====== Provided records

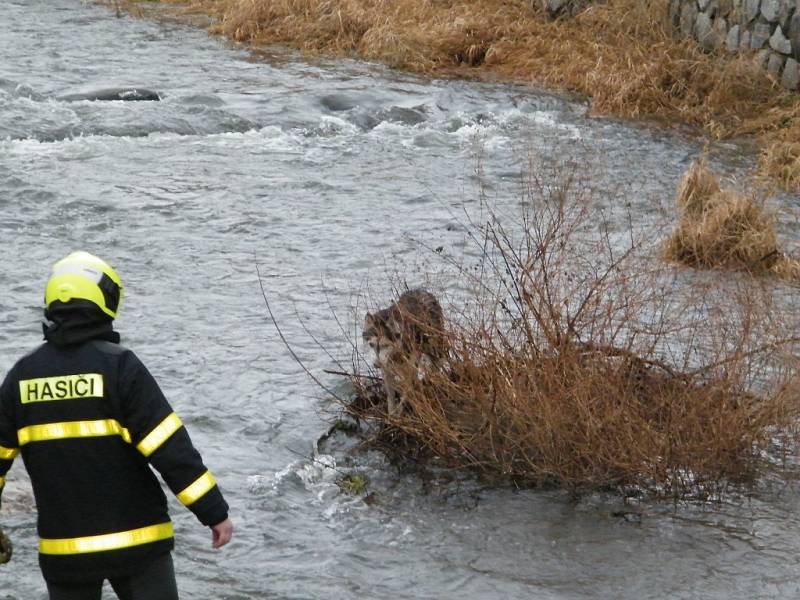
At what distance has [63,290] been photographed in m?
4.22

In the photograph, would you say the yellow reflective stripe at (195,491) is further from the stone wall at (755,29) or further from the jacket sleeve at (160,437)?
the stone wall at (755,29)

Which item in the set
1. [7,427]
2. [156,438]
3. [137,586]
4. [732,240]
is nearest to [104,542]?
[137,586]

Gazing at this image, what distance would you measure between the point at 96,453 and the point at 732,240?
7.97 meters

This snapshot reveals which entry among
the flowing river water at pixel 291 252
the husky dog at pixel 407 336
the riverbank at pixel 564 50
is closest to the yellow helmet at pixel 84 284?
the flowing river water at pixel 291 252

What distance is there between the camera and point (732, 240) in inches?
437

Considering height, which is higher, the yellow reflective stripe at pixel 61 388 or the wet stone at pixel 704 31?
the wet stone at pixel 704 31

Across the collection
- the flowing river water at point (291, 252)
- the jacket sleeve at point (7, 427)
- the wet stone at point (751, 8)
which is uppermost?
the wet stone at point (751, 8)

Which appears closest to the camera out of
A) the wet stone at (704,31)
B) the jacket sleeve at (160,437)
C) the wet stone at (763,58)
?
the jacket sleeve at (160,437)

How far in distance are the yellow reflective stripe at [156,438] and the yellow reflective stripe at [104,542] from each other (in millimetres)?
305

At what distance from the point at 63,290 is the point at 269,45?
15812 millimetres

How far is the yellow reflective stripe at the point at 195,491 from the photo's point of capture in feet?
14.0

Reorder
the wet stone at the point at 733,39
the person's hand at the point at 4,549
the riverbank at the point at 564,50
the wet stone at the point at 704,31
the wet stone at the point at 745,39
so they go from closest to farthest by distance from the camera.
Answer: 1. the person's hand at the point at 4,549
2. the riverbank at the point at 564,50
3. the wet stone at the point at 745,39
4. the wet stone at the point at 733,39
5. the wet stone at the point at 704,31

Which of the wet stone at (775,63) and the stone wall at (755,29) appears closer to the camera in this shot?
the stone wall at (755,29)

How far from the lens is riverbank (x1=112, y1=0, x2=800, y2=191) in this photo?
15.8 metres
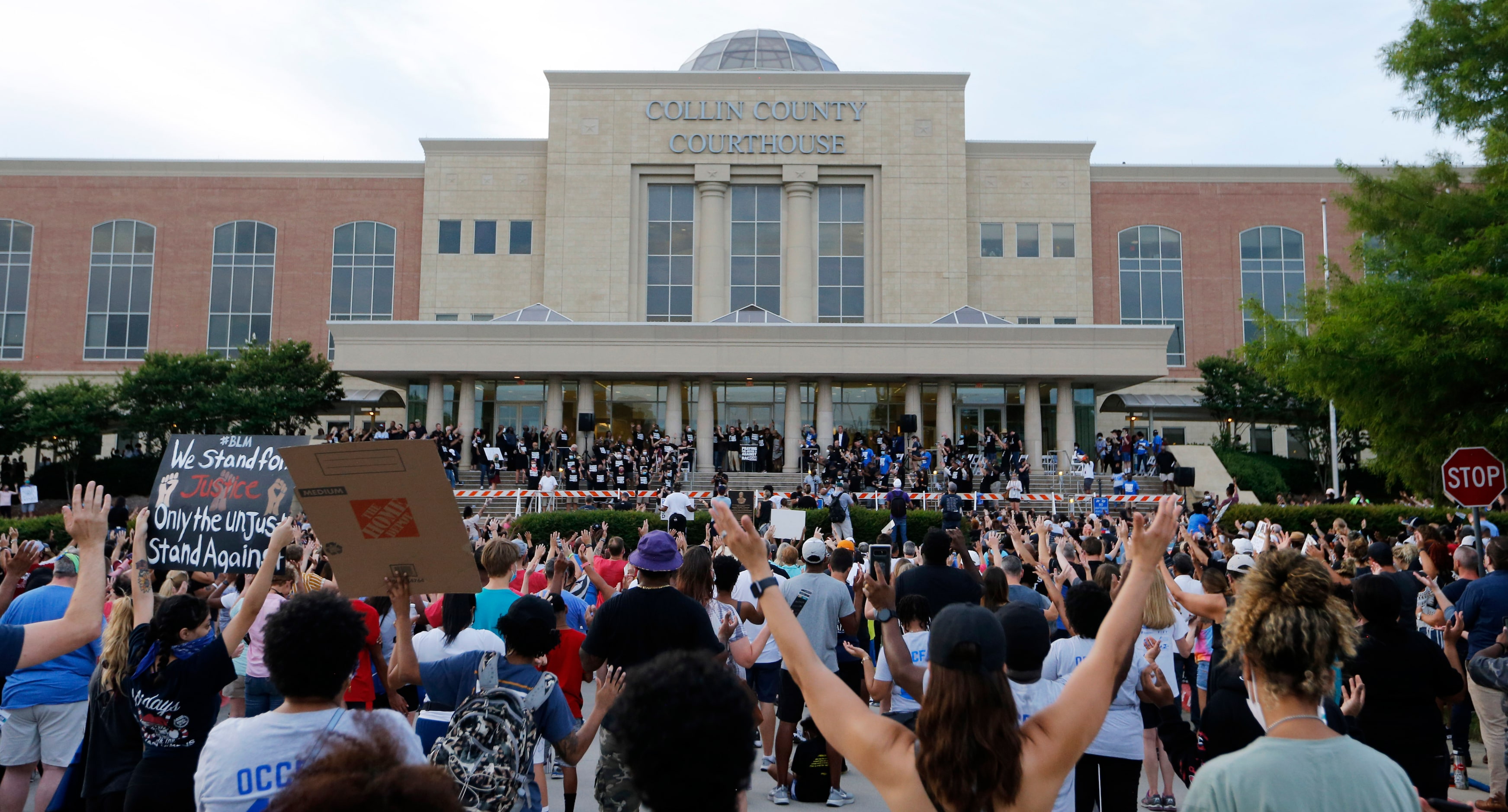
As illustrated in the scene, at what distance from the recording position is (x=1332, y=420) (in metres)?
35.8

============

_Stated exercise_
Copy out each of the lines above that contains the word "would".

_Output for this task_
In the photograph, would you say the yellow reflective stripe at (195,491) is further from the stone wall at (755,29) or further from the jacket sleeve at (160,437)?
Gazing at this image, what distance would you measure between the point at 96,453 and the point at 732,240?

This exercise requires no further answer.